What you need to do | The answer is to be an exact copy of the lines below running from the line with "Plan działań na" down to the line with "Championship Seasons and Metro Size", both ends included, and nothing more.

[Page-level text extractions]
□ □ □

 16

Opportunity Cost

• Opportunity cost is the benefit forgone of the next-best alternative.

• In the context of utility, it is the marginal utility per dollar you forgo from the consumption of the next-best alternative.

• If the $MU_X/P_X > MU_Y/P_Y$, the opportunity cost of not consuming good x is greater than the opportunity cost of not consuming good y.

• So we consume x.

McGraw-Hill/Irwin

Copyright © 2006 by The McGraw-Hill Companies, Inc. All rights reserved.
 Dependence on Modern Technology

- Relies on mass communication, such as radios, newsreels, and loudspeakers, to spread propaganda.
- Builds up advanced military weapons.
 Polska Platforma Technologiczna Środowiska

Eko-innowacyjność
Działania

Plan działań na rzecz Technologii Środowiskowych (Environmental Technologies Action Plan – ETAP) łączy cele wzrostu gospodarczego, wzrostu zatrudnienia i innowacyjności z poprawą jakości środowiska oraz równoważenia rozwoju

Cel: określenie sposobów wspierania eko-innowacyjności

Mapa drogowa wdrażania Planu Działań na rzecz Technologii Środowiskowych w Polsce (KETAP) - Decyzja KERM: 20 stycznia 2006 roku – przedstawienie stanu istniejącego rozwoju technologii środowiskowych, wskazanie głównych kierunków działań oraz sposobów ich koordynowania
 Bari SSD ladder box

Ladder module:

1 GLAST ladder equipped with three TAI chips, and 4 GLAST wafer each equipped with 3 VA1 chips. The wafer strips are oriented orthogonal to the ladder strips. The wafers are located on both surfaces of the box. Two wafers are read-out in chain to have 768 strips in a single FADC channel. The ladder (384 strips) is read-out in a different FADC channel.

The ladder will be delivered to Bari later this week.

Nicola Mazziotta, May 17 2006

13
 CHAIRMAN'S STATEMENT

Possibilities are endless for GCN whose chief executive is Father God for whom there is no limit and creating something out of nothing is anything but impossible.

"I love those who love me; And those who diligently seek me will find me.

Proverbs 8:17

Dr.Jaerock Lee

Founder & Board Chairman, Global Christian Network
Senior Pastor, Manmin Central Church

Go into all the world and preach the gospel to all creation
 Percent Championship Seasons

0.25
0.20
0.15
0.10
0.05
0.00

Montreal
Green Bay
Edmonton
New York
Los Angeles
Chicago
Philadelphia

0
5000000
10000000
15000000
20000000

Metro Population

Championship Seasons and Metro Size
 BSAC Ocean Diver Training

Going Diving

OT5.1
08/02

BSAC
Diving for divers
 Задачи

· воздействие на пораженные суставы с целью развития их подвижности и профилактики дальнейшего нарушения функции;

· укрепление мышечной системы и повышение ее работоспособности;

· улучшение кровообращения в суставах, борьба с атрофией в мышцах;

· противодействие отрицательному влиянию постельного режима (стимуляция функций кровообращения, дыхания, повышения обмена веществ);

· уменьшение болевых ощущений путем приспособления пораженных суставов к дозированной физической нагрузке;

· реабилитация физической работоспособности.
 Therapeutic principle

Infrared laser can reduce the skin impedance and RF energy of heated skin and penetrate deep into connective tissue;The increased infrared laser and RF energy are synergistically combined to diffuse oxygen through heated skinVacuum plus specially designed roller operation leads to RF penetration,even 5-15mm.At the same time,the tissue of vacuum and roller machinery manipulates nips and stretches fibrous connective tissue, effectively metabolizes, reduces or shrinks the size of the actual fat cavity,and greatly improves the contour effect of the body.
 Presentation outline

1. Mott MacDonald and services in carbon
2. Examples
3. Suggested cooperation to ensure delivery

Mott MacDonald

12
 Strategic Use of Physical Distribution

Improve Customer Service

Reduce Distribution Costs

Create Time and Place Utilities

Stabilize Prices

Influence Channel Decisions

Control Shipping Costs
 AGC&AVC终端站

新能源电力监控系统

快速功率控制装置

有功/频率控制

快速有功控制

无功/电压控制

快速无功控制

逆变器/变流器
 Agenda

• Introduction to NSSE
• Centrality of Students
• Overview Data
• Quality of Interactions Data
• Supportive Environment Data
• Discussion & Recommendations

□ □ □

Answer to the exercise |
Plan działań na rzecz Technologii Środowiskowych (Environmental Technologies Action Plan – ETAP) łączy cele wzrostu gospodarczego, wzrostu zatrudnienia i innowacyjności z poprawą jakości środowiska oraz równoważenia rozwoju

Cel: określenie sposobów wspierania eko-innowacyjności

Mapa drogowa wdrażania Planu Działań na rzecz Technologii Środowiskowych w Polsce (KETAP) - Decyzja KERM: 20 stycznia 2006 roku – przedstawienie stanu istniejącego rozwoju technologii środowiskowych, wskazanie głównych kierunków działań oraz sposobów ich koordynowania
 Bari SSD ladder box

Ladder module:

1 GLAST ladder equipped with three TAI chips, and 4 GLAST wafer each equipped with 3 VA1 chips. The wafer strips are oriented orthogonal to the ladder strips. The wafers are located on both surfaces of the box. Two wafers are read-out in chain to have 768 strips in a single FADC channel. The ladder (384 strips) is read-out in a different FADC channel.

The ladder will be delivered to Bari later this week.

Nicola Mazziotta, May 17 2006

13
 CHAIRMAN'S STATEMENT

Possibilities are endless for GCN whose chief executive is Father God for whom there is no limit and creating something out of nothing is anything but impossible.

"I love those who love me; And those who diligently seek me will find me.

Proverbs 8:17

Dr.Jaerock Lee

Founder & Board Chairman, Global Christian Network
Senior Pastor, Manmin Central Church

Go into all the world and preach the gospel to all creation
 Percent Championship Seasons

0.25
0.20
0.15
0.10
0.05
0.00

Montreal
Green Bay
Edmonton
New York
Los Angeles
Chicago
Philadelphia

0
5000000
10000000
15000000
20000000

Metro Population

Championship Seasons and Metro Size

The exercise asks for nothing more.